For some, she said, it's a couple of weeks or months, for others it could be years. But the VA is there for them, as long as they make the first step.

A network of support

In spite of the benefits available to returning combat veterans, like five years of free health care for combat-related injuries and illnesses, getting them in the door is still a challenge.

"As we know, many coming out of the military are reluctant to seek both medical care or behavioral health care for any of their related symptoms," Love said.

Though health care is a hot topic these days, it will move down the priority list for many veterans who have a list of other pressing issues to deal with, like finding a job.

"So when we go to guard and reserve units, often times we're doing work with the families to educate them on what this may be and how to access resources," Love said.

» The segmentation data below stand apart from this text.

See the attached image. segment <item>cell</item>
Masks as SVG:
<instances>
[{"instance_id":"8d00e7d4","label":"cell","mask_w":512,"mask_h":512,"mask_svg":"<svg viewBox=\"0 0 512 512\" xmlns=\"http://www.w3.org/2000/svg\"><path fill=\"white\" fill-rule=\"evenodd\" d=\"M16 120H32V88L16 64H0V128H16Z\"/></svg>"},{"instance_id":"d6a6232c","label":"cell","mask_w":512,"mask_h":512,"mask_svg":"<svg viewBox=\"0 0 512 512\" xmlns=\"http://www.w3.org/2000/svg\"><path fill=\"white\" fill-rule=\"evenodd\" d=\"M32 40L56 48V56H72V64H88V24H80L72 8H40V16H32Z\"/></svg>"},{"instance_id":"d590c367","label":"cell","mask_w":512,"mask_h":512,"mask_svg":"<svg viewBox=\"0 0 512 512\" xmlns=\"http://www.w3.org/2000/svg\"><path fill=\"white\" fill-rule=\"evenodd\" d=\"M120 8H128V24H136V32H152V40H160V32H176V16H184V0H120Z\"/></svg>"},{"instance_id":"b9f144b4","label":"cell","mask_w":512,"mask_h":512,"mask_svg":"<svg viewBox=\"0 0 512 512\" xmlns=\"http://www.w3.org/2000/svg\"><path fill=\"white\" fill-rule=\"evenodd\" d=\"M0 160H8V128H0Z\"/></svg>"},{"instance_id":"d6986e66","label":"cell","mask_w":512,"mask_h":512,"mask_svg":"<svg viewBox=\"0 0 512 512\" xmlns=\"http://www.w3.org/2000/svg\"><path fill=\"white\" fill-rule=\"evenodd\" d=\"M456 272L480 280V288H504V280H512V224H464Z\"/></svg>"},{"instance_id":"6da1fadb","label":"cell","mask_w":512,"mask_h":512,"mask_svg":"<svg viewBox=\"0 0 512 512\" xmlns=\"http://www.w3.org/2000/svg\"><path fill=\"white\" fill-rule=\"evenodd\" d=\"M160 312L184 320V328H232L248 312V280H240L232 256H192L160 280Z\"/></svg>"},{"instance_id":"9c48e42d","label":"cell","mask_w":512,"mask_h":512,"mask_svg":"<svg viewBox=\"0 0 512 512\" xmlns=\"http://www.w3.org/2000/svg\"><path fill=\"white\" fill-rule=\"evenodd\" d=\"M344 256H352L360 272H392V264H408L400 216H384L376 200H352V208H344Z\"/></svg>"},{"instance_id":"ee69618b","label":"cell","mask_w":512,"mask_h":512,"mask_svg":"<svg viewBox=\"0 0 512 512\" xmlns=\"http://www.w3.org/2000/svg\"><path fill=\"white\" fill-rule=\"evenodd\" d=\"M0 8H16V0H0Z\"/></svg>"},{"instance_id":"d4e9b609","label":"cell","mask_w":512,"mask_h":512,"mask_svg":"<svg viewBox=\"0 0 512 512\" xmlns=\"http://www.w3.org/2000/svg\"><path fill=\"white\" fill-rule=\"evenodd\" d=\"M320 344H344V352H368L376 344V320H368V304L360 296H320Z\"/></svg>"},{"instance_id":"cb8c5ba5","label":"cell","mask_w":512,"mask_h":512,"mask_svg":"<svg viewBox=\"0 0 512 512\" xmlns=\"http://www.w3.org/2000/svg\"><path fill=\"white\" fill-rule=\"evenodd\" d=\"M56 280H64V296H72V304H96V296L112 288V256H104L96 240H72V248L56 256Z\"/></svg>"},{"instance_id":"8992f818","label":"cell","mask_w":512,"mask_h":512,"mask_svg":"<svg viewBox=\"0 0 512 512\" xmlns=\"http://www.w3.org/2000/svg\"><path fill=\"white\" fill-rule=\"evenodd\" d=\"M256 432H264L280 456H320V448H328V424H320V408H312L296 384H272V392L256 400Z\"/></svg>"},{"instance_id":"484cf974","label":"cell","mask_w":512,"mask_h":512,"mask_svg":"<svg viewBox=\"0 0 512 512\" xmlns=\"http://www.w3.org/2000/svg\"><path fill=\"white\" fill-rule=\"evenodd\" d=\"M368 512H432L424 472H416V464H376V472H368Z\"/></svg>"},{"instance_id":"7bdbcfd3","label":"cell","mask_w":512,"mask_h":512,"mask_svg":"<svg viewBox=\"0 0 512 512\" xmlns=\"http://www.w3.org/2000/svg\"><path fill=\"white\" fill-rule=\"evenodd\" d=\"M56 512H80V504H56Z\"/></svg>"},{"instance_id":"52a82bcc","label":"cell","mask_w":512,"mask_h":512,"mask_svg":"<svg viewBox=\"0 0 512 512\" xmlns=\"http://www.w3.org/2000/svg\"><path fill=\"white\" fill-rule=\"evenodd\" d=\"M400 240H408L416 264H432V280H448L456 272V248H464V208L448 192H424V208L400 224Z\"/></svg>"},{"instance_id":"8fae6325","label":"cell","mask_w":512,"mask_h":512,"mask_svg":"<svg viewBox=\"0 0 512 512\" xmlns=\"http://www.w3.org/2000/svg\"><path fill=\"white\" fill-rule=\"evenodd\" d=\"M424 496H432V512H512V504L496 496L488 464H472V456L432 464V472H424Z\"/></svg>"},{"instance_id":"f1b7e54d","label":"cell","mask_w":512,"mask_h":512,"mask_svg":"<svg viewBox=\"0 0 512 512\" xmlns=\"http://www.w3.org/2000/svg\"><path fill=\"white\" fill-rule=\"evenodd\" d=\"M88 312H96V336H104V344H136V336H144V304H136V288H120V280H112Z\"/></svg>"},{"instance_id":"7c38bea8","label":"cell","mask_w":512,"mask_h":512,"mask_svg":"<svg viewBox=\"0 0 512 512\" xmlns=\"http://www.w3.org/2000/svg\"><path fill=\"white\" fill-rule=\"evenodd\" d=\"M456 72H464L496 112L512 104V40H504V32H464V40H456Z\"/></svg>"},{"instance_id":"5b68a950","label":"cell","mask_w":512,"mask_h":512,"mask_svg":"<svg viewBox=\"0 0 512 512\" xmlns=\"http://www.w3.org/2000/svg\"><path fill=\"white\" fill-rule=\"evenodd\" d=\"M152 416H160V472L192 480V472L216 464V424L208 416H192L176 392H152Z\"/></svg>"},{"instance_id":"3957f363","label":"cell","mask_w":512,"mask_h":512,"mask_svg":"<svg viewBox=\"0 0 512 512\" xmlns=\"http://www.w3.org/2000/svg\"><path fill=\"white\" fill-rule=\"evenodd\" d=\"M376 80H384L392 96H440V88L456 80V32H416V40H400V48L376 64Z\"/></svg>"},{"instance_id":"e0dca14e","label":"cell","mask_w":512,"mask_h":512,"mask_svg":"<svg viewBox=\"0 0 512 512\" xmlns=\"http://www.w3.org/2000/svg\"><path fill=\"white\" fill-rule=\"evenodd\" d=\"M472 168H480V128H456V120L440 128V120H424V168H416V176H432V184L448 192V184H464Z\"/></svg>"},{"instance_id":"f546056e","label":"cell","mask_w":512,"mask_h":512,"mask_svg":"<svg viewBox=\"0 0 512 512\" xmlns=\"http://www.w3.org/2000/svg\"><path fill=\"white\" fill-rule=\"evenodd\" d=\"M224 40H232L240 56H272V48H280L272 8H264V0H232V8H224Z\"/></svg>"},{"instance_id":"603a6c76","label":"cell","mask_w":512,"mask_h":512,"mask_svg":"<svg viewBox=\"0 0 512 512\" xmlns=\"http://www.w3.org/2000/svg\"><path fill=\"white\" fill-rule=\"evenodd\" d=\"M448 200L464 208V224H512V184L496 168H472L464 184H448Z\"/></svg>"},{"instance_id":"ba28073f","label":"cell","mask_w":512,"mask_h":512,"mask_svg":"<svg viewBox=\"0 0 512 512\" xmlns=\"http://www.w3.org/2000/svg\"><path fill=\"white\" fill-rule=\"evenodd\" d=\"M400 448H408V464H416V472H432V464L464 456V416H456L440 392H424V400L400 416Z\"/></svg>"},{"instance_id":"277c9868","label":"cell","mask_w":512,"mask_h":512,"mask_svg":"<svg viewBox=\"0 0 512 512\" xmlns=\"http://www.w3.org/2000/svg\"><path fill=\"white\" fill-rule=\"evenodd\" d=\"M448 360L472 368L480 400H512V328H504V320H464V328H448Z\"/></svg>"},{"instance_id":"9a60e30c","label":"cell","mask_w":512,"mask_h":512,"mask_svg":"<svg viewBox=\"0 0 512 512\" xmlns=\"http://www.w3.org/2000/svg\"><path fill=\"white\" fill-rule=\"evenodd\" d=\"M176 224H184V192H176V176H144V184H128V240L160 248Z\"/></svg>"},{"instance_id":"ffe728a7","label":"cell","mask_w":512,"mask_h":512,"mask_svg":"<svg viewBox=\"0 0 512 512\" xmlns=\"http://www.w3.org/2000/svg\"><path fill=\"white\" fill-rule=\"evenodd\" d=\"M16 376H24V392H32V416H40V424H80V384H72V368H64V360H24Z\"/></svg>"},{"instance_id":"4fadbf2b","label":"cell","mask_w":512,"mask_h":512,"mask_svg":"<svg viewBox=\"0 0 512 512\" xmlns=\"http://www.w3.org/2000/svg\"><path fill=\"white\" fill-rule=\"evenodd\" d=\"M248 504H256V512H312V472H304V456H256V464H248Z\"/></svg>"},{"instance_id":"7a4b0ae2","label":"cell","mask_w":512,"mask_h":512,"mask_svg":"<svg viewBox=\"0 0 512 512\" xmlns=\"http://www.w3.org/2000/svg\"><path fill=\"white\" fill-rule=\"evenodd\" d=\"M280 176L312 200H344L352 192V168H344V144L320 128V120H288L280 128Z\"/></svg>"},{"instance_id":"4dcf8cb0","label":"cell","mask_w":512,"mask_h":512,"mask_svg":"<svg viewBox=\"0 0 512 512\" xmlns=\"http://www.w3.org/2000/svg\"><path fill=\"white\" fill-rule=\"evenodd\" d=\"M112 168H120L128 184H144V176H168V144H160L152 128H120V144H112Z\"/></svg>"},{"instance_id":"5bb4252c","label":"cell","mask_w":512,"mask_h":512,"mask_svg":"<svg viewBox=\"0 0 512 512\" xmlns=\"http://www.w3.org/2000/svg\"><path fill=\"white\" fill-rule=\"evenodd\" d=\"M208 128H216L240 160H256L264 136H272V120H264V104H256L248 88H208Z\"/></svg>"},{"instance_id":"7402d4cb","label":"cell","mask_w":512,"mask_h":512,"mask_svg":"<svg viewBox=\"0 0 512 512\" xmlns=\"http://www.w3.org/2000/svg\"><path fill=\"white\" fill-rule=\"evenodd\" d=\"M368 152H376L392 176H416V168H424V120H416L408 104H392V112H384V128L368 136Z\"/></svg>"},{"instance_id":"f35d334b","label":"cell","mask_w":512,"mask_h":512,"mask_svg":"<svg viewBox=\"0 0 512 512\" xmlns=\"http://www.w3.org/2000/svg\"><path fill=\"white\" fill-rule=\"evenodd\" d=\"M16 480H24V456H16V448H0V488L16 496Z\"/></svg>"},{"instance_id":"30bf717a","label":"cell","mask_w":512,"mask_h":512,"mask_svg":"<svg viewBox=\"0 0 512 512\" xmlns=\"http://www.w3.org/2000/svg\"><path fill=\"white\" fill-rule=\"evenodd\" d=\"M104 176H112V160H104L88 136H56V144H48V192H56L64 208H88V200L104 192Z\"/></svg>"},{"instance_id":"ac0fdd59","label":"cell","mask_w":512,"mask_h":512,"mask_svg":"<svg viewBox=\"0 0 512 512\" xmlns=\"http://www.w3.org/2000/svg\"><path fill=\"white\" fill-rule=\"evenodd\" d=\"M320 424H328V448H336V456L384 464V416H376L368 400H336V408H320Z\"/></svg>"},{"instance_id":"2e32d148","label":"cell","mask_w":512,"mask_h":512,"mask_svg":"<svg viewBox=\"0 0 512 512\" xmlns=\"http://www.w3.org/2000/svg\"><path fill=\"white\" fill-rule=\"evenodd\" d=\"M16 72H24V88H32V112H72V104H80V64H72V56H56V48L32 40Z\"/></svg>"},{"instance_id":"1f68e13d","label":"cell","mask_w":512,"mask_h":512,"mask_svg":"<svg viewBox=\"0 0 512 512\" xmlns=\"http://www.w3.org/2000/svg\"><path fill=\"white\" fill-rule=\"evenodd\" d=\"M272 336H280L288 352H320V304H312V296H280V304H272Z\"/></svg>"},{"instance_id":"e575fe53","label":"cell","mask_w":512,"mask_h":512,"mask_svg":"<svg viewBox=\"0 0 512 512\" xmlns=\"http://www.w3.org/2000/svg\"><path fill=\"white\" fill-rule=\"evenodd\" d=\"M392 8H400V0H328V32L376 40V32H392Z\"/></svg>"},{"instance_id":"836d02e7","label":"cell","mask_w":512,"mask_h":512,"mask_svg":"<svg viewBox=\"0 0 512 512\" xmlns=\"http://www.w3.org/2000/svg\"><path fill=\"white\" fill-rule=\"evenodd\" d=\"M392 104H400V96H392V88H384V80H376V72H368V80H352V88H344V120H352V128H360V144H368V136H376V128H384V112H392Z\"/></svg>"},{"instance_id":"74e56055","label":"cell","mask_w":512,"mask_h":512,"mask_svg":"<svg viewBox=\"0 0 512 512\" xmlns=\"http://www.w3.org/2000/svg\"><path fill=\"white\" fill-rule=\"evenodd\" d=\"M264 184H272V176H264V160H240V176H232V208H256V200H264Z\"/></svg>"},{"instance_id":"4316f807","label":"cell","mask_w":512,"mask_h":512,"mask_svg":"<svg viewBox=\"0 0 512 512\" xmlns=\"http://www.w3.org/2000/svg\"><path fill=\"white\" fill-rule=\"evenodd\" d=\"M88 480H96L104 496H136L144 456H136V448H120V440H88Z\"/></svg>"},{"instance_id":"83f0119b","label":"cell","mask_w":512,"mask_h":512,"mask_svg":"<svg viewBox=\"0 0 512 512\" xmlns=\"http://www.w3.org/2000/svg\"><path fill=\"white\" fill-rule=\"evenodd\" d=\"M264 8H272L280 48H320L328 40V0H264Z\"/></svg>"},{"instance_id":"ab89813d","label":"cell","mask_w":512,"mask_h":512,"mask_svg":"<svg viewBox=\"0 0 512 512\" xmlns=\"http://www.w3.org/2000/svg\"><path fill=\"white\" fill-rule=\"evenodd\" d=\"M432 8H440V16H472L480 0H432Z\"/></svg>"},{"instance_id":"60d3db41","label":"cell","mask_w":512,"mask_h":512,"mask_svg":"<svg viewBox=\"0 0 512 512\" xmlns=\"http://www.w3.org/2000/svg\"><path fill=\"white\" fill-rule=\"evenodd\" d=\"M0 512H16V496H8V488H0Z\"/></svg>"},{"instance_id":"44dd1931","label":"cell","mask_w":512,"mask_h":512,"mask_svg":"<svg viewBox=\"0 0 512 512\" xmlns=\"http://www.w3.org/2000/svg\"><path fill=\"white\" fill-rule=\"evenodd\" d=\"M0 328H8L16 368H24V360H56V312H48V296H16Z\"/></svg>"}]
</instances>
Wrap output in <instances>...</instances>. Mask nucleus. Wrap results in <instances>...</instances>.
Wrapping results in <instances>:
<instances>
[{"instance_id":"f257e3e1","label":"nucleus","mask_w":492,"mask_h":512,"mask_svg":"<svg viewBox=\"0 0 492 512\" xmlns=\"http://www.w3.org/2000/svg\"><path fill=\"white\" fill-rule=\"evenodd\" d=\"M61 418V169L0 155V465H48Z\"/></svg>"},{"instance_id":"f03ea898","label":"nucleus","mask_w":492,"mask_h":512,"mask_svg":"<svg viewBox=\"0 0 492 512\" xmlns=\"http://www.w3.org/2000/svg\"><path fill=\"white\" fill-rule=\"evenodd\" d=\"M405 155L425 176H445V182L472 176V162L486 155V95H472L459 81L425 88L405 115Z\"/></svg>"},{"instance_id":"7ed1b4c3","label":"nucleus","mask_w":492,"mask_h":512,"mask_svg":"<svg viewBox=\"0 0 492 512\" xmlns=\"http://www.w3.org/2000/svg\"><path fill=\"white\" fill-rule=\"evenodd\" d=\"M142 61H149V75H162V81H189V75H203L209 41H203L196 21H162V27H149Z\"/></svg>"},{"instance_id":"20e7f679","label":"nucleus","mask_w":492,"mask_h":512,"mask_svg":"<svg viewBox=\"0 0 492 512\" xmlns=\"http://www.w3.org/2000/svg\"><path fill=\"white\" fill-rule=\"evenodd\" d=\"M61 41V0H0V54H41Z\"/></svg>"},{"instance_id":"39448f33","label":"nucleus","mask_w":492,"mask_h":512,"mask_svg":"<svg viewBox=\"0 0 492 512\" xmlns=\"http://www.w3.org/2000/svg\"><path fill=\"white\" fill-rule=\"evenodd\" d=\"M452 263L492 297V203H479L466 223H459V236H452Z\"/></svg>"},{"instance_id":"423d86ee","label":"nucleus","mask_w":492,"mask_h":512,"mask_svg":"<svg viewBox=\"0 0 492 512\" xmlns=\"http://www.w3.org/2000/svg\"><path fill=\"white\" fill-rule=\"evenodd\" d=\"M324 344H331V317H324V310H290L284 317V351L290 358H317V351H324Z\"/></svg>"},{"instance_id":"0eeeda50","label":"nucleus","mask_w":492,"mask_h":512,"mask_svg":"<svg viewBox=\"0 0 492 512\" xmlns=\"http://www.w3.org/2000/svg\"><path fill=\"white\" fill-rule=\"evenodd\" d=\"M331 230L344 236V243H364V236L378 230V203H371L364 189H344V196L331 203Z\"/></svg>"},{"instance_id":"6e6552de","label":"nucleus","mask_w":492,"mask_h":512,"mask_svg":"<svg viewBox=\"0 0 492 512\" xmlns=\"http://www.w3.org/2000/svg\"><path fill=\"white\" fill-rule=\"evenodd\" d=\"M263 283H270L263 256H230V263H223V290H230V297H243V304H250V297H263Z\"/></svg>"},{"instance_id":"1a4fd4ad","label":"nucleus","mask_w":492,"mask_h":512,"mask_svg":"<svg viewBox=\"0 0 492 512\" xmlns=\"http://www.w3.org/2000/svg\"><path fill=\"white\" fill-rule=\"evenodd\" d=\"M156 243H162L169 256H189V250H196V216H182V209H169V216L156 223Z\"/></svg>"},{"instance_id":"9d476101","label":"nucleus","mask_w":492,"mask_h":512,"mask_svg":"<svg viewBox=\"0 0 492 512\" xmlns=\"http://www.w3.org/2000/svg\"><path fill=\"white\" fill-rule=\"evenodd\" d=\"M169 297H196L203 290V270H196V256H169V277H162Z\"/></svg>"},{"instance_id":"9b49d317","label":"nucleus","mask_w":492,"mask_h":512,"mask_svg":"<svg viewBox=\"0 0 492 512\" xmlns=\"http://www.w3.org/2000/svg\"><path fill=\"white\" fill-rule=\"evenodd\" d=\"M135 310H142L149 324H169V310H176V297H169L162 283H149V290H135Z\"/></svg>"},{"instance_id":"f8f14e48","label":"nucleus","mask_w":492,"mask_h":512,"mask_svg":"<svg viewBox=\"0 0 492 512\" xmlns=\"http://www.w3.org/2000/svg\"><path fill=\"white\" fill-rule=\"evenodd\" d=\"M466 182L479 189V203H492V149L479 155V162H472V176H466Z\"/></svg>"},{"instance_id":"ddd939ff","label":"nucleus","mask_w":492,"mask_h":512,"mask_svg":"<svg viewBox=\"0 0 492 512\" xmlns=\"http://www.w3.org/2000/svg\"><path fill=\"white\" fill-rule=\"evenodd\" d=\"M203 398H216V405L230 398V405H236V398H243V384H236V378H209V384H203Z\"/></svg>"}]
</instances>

Symptoms of an injury or illness, like post traumatic stress disorder or traumatic brain injury, can go undetected during the first few hectic weeks or months back home. So it's important for family members to be aware of the resources available to returning vets in case those symptoms to present themselves.

"It may be a spouse or significant other, or a parent, who calls and says, 'I need to get some help for my son who's just come back... what do you have?'" Love said.

As always, the first step is for the veteran to visit the VA and become enrolled in the program, if eligible, and get evaluated.

Spread the word

Bill Hoffman, outreach coordinator at Syracuse VA Medical Center, understands why returning combat veterans don't make the VA their first stop once they're stateside: it wasn't until he became employed at VA that he realized what benefits were available to him.